The froth on the massed pints of Guinness had barely had time to settle before Denis Irwin's free- kick had curved into the Belgian net, and the bar was on its feet once more, this time with a roar. As Big Jack gloated contentedly in the commentary box, the punters settled back with their pints to wait for more Irish goals.

The pints kept coming, but the goals never did. Appalled silence greeted Nilis's equaliser, and it was only the acrobatics of young Shay Given in the Irish goal that kept the spirits up (or, in some cases, sent the spirits down).

At half-time, after the rush for the Gents', worried conferences took place around the glass-crowded tables. A man who called himself The Grasshopper declared that 1-1 was not such a bad score after all, and then wondered why there were no television cameras in the pub itself. "I've been on the telly in here before," he said. "That was for the football a few years back. But they didn't pay me." His friend The Clonakilty Man began to sing, a sad and sadly incomprehensible ditty. Ranks of white-shirted barmaids swooped on the tables, rescuing empty glasses, deflecting flirtations.

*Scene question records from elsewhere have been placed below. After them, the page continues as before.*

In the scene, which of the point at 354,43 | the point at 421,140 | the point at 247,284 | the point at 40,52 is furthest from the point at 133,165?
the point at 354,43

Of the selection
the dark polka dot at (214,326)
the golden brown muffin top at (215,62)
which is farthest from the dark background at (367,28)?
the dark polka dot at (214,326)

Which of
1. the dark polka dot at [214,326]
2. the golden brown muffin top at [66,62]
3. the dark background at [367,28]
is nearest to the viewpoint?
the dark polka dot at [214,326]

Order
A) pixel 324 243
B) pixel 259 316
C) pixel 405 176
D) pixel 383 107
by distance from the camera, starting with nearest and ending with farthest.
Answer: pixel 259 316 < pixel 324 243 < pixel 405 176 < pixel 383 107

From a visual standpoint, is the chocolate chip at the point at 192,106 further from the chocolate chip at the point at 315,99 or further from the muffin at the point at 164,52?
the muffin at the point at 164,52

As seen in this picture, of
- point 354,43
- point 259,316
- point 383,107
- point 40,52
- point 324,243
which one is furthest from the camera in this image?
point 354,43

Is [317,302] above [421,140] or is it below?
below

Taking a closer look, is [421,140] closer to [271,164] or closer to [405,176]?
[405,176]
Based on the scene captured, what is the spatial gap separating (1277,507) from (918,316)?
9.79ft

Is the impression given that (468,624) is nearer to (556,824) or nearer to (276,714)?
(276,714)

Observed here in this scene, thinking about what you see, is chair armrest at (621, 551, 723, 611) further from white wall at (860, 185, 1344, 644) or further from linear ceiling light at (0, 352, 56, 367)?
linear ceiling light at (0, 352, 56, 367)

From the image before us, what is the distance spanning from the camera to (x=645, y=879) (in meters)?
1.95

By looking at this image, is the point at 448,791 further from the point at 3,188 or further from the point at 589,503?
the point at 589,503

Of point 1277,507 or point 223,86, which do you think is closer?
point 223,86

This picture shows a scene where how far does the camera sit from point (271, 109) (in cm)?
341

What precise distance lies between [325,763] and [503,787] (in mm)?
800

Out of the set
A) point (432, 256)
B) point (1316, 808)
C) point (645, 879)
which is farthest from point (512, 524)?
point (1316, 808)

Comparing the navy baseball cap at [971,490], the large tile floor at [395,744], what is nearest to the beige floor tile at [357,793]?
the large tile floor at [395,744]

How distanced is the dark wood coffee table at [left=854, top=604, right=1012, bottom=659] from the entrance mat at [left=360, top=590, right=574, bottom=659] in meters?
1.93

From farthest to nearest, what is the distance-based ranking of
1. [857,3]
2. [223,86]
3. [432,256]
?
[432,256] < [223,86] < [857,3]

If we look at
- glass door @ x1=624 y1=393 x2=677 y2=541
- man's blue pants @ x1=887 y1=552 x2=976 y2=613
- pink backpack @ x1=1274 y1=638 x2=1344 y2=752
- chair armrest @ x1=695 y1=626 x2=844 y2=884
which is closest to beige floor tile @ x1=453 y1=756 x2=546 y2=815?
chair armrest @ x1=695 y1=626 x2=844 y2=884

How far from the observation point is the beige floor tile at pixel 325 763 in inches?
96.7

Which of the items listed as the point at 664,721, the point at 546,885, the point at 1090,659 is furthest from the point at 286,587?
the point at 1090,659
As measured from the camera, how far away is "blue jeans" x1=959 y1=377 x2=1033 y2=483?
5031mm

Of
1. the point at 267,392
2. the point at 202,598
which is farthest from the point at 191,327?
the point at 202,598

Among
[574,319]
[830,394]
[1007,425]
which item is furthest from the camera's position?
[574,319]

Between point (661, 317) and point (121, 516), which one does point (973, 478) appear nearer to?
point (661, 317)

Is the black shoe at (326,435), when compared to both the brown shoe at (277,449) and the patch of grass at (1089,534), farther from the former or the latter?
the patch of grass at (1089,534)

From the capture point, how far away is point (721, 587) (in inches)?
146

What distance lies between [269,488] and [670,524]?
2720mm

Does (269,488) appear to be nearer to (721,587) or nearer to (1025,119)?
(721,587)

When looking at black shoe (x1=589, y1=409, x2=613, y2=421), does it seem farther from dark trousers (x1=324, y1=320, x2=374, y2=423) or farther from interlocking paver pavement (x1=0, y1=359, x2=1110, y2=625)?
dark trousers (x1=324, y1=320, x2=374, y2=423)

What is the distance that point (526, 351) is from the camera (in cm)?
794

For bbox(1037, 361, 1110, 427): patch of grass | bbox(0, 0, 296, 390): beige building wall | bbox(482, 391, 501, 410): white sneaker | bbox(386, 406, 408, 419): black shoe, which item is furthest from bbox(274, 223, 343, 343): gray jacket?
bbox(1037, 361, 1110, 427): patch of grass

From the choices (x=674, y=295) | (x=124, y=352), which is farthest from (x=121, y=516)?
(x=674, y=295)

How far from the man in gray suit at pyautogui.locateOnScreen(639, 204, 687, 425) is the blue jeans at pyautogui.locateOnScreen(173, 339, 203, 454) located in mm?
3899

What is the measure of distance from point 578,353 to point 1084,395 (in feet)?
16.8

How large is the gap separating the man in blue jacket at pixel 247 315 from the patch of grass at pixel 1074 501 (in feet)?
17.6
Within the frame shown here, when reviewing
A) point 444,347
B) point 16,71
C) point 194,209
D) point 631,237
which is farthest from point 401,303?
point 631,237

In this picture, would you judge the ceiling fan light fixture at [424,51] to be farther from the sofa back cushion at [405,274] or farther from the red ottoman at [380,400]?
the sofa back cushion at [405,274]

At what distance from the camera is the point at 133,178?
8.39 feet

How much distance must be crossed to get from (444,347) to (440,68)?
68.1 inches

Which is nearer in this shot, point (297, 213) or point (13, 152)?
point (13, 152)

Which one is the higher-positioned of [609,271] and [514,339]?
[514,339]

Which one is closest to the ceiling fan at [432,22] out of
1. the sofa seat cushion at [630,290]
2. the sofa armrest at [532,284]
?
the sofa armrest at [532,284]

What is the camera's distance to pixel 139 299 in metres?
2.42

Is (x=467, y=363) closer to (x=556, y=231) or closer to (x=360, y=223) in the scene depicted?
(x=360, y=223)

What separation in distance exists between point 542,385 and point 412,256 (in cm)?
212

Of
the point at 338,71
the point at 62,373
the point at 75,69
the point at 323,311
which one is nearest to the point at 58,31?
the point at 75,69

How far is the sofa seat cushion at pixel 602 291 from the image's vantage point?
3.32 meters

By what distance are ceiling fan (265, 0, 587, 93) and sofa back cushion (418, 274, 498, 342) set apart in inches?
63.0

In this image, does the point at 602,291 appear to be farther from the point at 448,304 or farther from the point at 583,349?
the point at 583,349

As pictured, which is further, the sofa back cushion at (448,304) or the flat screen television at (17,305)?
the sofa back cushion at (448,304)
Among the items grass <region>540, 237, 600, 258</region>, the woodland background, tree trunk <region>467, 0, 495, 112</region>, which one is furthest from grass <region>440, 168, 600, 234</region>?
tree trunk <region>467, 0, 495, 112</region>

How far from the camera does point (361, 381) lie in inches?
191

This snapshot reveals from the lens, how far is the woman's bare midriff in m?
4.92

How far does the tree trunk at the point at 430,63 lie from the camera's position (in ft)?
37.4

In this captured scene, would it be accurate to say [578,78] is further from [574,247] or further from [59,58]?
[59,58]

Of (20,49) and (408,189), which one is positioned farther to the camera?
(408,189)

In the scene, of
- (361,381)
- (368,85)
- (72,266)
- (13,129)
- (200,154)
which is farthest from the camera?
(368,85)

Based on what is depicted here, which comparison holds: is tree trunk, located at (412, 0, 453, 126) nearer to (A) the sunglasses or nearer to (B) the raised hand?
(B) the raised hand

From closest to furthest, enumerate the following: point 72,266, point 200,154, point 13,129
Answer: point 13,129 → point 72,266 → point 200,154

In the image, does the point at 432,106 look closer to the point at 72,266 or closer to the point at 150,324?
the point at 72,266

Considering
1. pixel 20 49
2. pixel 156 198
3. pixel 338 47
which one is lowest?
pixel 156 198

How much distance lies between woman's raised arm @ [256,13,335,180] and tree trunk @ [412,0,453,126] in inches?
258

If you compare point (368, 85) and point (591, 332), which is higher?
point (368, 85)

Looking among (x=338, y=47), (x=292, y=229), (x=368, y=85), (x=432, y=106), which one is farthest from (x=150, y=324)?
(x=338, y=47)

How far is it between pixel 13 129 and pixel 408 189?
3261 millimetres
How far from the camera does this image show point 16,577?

The second half proved harder to bear than the first. Shrieks and yells rang out as Big Jack's colleague Gary Bloom (an appropriately Joycean surname) described chances, scrapes, fouls and injustices. The Belgian No 5 seemed to handle the ball in his penalty area - all howled for a penalty, which was denied.

Drinkers paused at the door between the bars, as if in the moment of passing through the destiny of the national team might be settled. Girls sat with their legs crossed, exclaiming that they had to go, but were too scared in case anything should happen.

The lumbering forward's frustrated efforts to connect bonce with ball brought cries of "C'mon Cas!" that grew into choruses of "C'mon Ireland! C'mon Ireland!" but all to no avail. The Belgian Wilmots' shot beat Given and bounced off the bar, and the pub breathed out with an "Oooof" that rattled the windows.

In the 92nd minute, Irwin lined up another free-kick. As McGovern's went ballistic, the ball skirted the Belgians' scarlet wall and billowed the net - the wrong side of the post. A dreadful let-down, followed immediately by another, the final whistle.

Some drifted away. Most stayed for urgent discussions. Could it all be rescued in the away leg? What had gone wrong? What would Big Jack have done? Whose round was it?

"We'll win in Belgium," said Francis, an earringed young man in a Celtic shirt. "We always do well with our backs against the wall. We've beaten England, remember, we've beaten Italy. We always do it at the last minute - that's the thing with the Irish."

Mick, a saturnine fellow sitting next to him, was not so optimistic. "We needed a domineering midfielder," he reckoned. "Someone with a bit of aggression. Another Paul McGrath, but where will we find him? You can't go and buy the players you want in international football."

Joe, a sparky little man in a scarlet sweatshirt that declared his allegiance to Rebel County, disagreed. "We'll get Ronaldo and change his passport. Remember Jack Charlton and all the great things like that he did? Now Mick McCarthy is a good man and a nice man and all that, but playing little Connolly up front, a midget against giants, and throwing high balls in towards massive defenders - it was never going to work."

Francis believed that McCarthy had left his experimentation too late. "Mixing up the old players and the youngsters like that is something that he should have been doing months ago in friendly matches, not in a vital game like this." He took a pull of his beer. "I still believe that we can pull it off in Belgium, though." Everyone said they would be back at McGovern's for the return leg. In a far corner of the bar, The Clonakilty Man woke up and began again to sing his strange, sad song.